[Rows from a spatial reasoning dataset]
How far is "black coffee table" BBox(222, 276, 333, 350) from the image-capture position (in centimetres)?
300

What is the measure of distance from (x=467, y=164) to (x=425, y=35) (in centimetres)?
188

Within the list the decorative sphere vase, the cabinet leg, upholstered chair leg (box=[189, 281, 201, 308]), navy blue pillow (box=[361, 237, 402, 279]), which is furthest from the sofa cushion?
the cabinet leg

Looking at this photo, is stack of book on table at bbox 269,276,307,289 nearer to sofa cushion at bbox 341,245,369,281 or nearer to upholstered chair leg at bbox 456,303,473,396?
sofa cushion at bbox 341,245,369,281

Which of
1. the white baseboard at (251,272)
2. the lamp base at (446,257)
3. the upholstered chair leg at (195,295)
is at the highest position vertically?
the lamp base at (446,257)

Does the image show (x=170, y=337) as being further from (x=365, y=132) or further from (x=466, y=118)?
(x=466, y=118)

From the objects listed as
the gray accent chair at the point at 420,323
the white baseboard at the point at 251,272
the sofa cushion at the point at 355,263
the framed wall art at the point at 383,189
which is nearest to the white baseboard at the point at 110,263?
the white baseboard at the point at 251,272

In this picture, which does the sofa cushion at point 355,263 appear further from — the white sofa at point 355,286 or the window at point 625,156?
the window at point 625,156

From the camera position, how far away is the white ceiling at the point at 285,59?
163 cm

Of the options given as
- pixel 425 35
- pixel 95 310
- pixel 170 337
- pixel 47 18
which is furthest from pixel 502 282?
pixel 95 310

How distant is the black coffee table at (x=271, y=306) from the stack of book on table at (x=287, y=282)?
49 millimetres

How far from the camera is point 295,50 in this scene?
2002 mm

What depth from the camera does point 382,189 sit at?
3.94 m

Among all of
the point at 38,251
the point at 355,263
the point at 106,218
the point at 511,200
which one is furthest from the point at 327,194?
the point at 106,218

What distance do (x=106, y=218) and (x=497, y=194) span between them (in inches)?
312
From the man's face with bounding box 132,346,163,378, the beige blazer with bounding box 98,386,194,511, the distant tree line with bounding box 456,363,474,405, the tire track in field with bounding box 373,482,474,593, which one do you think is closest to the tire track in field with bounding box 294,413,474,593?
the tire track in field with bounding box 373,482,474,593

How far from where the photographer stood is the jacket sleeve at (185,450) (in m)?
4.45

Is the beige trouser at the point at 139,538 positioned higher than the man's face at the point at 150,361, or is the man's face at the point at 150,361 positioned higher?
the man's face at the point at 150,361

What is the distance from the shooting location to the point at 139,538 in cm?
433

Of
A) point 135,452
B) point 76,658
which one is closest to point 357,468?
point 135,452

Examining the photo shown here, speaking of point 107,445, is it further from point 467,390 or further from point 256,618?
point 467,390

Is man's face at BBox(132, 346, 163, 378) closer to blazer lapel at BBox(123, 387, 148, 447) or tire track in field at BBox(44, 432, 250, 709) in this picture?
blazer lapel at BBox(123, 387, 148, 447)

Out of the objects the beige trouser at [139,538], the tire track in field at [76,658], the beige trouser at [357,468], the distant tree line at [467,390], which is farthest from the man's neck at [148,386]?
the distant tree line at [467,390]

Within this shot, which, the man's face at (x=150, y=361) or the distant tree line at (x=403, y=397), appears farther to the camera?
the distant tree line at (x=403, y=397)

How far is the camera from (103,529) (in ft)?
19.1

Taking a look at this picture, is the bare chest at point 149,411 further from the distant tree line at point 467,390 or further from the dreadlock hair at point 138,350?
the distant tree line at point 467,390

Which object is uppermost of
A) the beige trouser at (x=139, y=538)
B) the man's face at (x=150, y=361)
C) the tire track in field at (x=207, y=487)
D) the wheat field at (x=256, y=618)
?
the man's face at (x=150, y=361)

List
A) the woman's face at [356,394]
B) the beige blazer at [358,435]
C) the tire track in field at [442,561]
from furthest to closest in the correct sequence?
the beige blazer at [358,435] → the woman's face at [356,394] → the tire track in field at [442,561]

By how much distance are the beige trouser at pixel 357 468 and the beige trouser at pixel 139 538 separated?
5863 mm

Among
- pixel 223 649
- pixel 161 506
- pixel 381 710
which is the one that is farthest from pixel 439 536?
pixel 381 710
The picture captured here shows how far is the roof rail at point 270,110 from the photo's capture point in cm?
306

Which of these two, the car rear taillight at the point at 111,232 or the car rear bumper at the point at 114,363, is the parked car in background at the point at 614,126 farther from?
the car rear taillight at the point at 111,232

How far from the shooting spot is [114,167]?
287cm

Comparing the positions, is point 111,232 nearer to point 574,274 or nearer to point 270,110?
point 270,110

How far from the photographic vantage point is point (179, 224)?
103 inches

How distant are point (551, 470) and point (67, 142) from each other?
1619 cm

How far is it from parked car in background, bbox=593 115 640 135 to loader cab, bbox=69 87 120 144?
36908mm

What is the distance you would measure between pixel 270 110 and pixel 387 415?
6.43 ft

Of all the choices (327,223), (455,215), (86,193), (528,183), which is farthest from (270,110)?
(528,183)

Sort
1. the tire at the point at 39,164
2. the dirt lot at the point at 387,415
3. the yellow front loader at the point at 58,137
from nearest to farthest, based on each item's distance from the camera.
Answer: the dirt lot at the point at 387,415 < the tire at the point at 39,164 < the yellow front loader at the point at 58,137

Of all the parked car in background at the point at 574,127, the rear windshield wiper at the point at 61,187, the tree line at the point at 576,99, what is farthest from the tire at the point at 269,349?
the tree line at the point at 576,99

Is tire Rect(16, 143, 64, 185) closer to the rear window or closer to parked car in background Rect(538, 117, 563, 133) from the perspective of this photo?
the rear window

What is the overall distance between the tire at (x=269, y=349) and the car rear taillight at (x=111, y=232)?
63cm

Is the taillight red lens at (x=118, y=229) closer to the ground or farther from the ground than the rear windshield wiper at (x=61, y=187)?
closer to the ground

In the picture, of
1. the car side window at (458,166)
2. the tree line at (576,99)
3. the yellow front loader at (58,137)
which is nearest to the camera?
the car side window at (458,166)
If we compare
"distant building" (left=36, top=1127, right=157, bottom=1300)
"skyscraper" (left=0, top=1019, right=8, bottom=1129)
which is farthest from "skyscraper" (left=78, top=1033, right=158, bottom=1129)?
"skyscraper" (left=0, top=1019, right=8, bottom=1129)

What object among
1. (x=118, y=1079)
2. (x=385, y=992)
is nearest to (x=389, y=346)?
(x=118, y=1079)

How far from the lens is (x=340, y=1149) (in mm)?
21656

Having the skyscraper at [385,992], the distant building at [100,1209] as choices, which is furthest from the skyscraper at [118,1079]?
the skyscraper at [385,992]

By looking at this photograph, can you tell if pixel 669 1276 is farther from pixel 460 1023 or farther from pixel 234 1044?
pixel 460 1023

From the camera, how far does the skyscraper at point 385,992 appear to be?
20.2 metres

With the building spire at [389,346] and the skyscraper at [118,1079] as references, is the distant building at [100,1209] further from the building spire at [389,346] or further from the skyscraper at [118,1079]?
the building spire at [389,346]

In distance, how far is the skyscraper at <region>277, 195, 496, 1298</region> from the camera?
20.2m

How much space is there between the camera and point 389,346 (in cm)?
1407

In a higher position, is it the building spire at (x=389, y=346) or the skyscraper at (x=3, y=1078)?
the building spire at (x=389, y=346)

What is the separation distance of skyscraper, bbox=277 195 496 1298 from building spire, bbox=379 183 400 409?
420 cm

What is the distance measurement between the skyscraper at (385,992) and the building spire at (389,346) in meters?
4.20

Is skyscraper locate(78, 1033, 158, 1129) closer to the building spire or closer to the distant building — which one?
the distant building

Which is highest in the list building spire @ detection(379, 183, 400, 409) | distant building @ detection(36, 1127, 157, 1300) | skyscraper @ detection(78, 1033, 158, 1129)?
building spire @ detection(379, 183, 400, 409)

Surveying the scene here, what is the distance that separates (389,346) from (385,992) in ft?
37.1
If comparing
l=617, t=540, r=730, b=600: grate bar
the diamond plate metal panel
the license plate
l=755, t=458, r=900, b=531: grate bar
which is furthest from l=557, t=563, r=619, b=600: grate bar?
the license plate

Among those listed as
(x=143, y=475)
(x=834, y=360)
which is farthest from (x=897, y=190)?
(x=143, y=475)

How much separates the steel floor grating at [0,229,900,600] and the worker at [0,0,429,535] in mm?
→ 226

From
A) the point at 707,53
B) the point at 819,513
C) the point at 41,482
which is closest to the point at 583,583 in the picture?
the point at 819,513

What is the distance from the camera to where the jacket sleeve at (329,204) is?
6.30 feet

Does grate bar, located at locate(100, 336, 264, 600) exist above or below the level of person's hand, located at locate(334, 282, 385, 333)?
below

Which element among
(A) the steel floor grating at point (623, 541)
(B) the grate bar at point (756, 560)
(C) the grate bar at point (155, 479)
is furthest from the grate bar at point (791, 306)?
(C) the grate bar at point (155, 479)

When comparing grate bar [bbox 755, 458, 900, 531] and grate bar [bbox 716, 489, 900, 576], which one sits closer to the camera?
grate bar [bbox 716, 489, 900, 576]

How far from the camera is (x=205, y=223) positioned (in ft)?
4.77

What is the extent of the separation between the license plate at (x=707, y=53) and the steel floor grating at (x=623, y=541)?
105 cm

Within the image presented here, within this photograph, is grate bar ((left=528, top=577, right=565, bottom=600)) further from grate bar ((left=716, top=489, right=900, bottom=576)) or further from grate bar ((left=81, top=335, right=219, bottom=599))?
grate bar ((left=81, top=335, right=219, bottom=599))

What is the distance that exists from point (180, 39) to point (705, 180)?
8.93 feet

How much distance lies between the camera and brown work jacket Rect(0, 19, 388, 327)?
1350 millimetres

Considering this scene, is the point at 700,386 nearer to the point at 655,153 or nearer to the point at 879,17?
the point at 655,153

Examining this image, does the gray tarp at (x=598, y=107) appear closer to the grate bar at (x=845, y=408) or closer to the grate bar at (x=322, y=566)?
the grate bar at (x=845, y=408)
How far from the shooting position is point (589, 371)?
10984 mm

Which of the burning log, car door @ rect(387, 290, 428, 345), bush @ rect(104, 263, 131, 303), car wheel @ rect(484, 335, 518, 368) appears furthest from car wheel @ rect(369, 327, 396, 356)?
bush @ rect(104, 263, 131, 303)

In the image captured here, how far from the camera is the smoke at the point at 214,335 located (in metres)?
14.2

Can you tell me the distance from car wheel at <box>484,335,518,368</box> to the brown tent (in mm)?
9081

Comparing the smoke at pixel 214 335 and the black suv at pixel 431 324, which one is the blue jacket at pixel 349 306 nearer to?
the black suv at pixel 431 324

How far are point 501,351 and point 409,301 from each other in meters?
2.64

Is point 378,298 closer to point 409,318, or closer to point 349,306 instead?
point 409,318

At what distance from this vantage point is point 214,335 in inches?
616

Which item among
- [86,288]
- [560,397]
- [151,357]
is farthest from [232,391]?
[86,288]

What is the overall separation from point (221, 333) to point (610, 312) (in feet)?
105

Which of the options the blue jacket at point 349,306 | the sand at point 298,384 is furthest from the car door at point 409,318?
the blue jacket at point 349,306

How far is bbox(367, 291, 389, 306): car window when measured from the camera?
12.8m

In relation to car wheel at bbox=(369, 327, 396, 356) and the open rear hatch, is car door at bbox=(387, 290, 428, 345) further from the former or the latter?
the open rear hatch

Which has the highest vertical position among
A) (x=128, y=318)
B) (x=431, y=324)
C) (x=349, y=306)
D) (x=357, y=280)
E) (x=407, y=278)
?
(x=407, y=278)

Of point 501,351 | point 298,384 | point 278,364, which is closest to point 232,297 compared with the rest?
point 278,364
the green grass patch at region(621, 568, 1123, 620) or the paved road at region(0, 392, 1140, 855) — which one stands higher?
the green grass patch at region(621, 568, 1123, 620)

TASK GOAL:
How many lines in the rows above contain the string "separation", matching case? Reply with the number only.

SOLUTION TO THE PROBLEM:
3